I got stuck on Christmas Island. No matter how diligently I tried to stick to the plan, Christmas Island kept calling me back. A stamp image here, a snippet of new information there…I just couldn’t ignore it. It was when I first began working with Jamestown Stamp Company that I learned there was such a place as Christmas Island. Now more than 16 years later, I’ve realized that my research on it and its stamps are nowhere near complete. And THIS is exactly why I find stamp collecting rewarding and fascinating.
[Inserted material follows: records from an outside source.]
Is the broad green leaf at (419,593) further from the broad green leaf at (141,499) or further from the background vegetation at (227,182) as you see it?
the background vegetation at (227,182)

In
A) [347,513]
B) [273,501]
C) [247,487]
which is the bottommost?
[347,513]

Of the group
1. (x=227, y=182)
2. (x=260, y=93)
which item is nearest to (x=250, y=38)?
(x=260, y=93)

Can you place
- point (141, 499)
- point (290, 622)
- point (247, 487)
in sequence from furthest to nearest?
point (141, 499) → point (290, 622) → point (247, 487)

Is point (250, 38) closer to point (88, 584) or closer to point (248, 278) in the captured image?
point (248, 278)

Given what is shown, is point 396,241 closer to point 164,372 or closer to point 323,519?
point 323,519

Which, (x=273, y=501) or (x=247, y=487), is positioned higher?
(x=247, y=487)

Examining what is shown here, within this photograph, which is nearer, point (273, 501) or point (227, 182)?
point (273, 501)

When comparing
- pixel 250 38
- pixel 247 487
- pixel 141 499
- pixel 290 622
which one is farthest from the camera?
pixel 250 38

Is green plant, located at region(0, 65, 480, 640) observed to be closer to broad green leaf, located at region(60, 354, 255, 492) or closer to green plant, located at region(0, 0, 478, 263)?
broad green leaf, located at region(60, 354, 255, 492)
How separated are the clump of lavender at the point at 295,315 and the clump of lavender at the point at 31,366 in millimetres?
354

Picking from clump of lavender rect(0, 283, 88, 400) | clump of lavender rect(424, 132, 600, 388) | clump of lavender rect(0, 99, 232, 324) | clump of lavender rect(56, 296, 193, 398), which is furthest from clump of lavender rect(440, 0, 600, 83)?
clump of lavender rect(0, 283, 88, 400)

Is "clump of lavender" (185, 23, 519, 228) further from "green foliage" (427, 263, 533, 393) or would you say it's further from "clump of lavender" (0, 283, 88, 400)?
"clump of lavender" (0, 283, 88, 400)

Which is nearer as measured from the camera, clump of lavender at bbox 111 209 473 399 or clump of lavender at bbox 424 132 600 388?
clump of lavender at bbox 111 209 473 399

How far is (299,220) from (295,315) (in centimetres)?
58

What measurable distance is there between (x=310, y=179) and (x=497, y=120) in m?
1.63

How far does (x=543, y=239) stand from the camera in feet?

Apparently back then I was like the first discoverers of the little island in the Indian Ocean and unable to scale its steep shoreline to learn more. Christmas Island wasn’t even named until nearly 30 years after its discovery on Christmas Day and remained unsettled for approximately 200 years more. But like the curious stamp collector, explorers, scientists, and miners could not ignore the call of the 12 mile island to the north and west of Australia.
Christmas Island is no less philatelically fascinating. Today, Christmas Island’s population of just over 2,000 people use stamps issued by the Australian Postal Corporation. But it has used postage stamps issued by the Strait Settlements, the British Military, and under its own authority as well. Perusing Christmas Island stamp art issued since it came under the control of Australia in 1958 is like taking a tour of the island via its flora, fauna, geographic features, and of course its people. And how can you have an island named after Christmas and not have an abundance of holiday themes? If you love the holidays, enjoy philatelic discovery, and have even just a shred of historical curiosity, then Christmas Island may be worth looking into. Happy Holidays. And Happy Collecting from all of us at Jamestown Stamp Company Inc.